▶ **Document segment**:

▬▬▬

Walter Martin & Paloma MuñozTravellers
When we think of snow globes we tend to think of that kitschy souvenir from childhood that took its pride of place on top of the TV, which we occasionally picked up, shook and marvelled at in wonder as the snowflakes swirled round and round before eventually falling onto a cozy miniature world: a scene from a fairytale, Jesus in a manger or the Statue of Liberty. Yet Walter Martin and Paloma Muñoz’s appropriation of the snow globe in their art is less about the sentimentality of tacky memorabilia than the effects of toying with the implicit innocence of these familiar objects by creating strange scenarios within them.
At first glance, Martin and Muñoz’s snow globes recall the pleasant feeling we have when it snows. An atmosphere in which silence prevails, a time when people are generally in their homes, the animals are resting and even nature itself seems asleep. However, upon closer inspection, it quickly becomes apparent that the winter fantasy has been somewhat skewed. Not everything is as it seems: small acts of cruelty, violence and even dark humour come forth to captivate our imagination. Trapped in these snow globes are men and women seen alone or at the mercy of others, lost in a bleak, largely nocturnal landscape straight out of the dead of winter. These are memento mori, weirdly reminiscent of the morbid scenes from the Coen Brothers modern masterpiece, Fargo. Travellers is at the same end of the spectrum as the film: an offbeat, pseudo-moralist parable that forgoes the boundaries between horror and humour, and that is set in a whitewashed, winter wilderness wherein people are gripped by the cold storm of life as various atrocities unfold around them.

▬▬▬

Please copy the full text about Walter Martin and Paloma Muñoz's snow globes above, word for word.

▶ **Raw data**:
▬▬▬

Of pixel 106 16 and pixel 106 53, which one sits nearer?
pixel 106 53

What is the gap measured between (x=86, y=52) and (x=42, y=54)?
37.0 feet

▬▬▬

▶ **The completed task**:
Walter Martin & Paloma MuñozTravellers
When we think of snow globes we tend to think of that kitschy souvenir from childhood that took its pride of place on top of the TV, which we occasionally picked up, shook and marvelled at in wonder as the snowflakes swirled round and round before eventually falling onto a cozy miniature world: a scene from a fairytale, Jesus in a manger or the Statue of Liberty. Yet Walter Martin and Paloma Muñoz’s appropriation of the snow globe in their art is less about the sentimentality of tacky memorabilia than the effects of toying with the implicit innocence of these familiar objects by creating strange scenarios within them.
At first glance, Martin and Muñoz’s snow globes recall the pleasant feeling we have when it snows. An atmosphere in which silence prevails, a time when people are generally in their homes, the animals are resting and even nature itself seems asleep. However, upon closer inspection, it quickly becomes apparent that the winter fantasy has been somewhat skewed. Not everything is as it seems: small acts of cruelty, violence and even dark humour come forth to captivate our imagination. Trapped in these snow globes are men and women seen alone or at the mercy of others, lost in a bleak, largely nocturnal landscape straight out of the dead of winter. These are memento mori, weirdly reminiscent of the morbid scenes from the Coen Brothers modern masterpiece, Fargo. Travellers is at the same end of the spectrum as the film: an offbeat, pseudo-moralist parable that forgoes the boundaries between horror and humour, and that is set in a whitewashed, winter wilderness wherein people are gripped by the cold storm of life as various atrocities unfold around them.